Revisions to Singapore’s Simplified Liquidation Programme (SLP)

The Singapore Government has implemented revisions to the Simplified Insolvency Programme (SIP), specifically affecting the Simplified Liquidation Programme (SLP) administered by the Insolvency and Public Trustee’s Office under the oversight of the Ministry of Law.

The revisions refine eligibility parameters, strengthen governance safeguards, and clarify administrative procedures to ensure the programme remains targeted at genuinely small and straightforward insolvencies.

Below is a focused summary of the key revisions.

  1. Programme Extension and Continuation

Originally introduced as a temporary COVID-19 relief measure, the SLP has been extended beyond its initial sunset period. This reflects the Government’s view that a streamlined liquidation pathway remains necessary for micro and small enterprises (MSEs).

The extension confirms the SLP as a continuing simplified alternative to a standard creditors’ voluntary liquidation under the Insolvency, Restructuring and Dissolution Act 2018 (IRDA).

  1. Refined Eligibility Thresholds

The S$2 million total liabilities cap remains in place. However, assessment criteria have been tightened to ensure:

  • Companies with complex asset structures are excluded
  • Cases involving significant related-party transactions receive closer scrutiny
  • Companies with incomplete accounting records may be rejected

The revision reinforces that SLP is strictly for simple, low-asset, low-liability cases.

  1. Enhanced Screening and Safeguards

IPTO has strengthened its screening process before approving entry into SLP. Key areas of review now include:

  • Antecedent transactions (e.g. undervalue transactions, unfair preferences)
  • Director conduct prior to insolvency
  • Asset dissipation risk
  • Ongoing or threatened litigation

Where material concerns arise, companies may be directed to proceed under a standard liquidation route instead.

  1. Clarification of Director Responsibilities

The revisions emphasise that simplified procedure does not reduce statutory duties.

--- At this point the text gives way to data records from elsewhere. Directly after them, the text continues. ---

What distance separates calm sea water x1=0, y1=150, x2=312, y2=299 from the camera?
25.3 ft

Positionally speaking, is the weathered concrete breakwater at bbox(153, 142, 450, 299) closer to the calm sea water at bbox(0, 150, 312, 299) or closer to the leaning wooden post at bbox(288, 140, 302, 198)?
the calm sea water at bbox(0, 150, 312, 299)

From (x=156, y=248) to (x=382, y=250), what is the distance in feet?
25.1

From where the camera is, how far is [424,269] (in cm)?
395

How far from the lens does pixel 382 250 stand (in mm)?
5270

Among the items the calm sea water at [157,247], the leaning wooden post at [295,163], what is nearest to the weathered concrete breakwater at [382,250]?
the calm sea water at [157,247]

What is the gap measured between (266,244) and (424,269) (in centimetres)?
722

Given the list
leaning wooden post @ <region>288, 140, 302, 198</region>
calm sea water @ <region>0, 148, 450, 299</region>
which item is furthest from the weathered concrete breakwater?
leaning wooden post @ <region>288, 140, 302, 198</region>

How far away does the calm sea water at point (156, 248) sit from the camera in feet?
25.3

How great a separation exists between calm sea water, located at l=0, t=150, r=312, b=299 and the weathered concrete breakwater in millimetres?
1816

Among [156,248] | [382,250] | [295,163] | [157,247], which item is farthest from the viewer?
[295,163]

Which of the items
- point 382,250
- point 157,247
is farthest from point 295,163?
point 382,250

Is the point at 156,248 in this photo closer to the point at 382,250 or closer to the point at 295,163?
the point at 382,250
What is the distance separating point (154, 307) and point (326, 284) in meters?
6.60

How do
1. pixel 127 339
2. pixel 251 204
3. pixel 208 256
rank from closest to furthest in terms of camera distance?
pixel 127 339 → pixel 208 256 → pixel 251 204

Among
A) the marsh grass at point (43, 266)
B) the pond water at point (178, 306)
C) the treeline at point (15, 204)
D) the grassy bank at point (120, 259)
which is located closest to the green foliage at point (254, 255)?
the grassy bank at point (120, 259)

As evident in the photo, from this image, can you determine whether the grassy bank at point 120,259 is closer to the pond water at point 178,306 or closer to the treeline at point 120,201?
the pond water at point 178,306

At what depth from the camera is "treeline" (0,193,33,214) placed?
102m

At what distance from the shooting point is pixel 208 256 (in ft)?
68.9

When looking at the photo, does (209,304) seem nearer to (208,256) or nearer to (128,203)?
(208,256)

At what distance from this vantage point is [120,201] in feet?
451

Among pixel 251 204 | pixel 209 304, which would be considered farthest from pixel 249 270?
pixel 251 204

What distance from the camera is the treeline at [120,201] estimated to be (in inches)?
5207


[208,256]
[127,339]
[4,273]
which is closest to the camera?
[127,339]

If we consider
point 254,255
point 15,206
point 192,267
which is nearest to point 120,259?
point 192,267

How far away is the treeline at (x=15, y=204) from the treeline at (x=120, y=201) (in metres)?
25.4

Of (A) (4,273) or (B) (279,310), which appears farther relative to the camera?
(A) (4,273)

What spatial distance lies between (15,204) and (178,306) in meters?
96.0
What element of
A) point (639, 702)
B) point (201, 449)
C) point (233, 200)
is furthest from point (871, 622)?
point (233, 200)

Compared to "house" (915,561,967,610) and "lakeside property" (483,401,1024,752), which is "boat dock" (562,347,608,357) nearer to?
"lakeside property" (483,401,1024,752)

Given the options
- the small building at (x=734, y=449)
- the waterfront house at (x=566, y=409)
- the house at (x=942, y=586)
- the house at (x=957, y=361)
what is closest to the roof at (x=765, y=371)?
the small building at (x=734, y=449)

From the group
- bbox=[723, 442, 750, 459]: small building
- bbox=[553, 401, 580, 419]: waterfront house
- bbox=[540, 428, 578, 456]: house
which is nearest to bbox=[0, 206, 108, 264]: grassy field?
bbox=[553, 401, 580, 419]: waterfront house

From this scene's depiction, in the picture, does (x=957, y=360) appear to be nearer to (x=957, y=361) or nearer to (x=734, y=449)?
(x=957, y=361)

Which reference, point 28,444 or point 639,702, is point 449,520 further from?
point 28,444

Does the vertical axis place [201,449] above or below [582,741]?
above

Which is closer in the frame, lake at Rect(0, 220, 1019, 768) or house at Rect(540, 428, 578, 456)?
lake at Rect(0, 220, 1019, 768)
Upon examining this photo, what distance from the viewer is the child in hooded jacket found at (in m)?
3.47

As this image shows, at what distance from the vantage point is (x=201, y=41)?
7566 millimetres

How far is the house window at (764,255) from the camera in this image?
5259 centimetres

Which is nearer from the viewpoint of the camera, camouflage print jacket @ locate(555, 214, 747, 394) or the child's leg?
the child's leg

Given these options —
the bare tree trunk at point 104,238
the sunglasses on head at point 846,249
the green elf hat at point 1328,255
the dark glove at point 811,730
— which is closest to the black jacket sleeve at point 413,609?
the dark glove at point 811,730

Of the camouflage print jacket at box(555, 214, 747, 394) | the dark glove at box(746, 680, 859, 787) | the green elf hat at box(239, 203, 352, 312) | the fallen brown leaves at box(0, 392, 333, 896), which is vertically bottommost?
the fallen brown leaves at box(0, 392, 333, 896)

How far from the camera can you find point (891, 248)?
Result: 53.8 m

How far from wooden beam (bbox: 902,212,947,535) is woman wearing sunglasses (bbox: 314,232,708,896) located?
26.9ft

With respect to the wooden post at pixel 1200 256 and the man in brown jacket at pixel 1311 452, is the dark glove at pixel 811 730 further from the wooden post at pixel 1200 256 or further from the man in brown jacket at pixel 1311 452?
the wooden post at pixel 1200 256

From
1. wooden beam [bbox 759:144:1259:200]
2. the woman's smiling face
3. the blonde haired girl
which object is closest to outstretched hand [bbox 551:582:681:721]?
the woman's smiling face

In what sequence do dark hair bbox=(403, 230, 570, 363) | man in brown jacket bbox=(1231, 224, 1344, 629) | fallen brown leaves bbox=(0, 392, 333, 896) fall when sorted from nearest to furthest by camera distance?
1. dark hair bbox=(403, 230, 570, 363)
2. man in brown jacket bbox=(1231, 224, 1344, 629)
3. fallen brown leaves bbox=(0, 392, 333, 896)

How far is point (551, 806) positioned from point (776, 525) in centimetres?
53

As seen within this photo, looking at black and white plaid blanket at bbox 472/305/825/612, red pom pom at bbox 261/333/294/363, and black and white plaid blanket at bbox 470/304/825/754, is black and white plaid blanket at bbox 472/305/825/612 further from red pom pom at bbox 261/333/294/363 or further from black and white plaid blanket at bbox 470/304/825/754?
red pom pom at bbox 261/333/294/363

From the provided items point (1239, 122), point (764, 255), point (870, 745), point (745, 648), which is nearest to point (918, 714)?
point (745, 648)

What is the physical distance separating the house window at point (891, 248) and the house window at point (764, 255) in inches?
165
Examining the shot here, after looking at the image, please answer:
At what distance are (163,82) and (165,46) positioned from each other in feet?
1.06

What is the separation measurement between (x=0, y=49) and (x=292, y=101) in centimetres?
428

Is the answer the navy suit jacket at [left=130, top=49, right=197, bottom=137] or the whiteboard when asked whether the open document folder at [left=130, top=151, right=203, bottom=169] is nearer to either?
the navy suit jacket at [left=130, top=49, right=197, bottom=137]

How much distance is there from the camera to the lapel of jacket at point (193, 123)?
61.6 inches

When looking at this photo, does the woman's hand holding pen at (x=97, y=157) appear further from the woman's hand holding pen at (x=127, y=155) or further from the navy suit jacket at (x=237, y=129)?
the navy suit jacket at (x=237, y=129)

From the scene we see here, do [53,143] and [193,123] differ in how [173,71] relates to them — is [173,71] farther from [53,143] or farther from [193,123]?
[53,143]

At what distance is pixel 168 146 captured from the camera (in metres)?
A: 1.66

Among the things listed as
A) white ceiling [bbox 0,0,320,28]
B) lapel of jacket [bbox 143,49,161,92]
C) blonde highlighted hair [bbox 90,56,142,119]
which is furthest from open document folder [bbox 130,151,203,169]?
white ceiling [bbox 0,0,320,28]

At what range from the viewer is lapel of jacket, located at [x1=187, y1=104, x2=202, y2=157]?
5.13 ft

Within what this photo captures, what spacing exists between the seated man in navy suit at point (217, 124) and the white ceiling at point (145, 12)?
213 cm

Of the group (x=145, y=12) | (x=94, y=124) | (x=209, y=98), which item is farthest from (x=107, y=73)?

Directors remain fully subject to:

  • Wrongful trading provisions
  • Record-keeping requirements
  • Fiduciary obligations

Failure to comply may result in investigation or personal liability, even if the company enters SLP.

  1. Administrative Streamlining Maintained

While governance has been strengthened, the core objectives of SLP remain unchanged:

  • Streamlined reporting
  • Reduced procedural steps
  • Lower liquidation costs
  • Faster case completion timeline

This ensures that small companies with limited estates are not disproportionately burdened by liquidation expenses.

Practical Implications

The revised framework signals a shift from pandemic relief to structured, risk-managed simplified insolvency.

Companies considering SLP should now expect:

  • More rigorous upfront review
  • Greater scrutiny of financial records
  • Less tolerance for governance deficiencies

Early professional assessment is advisable to determine suitability before application.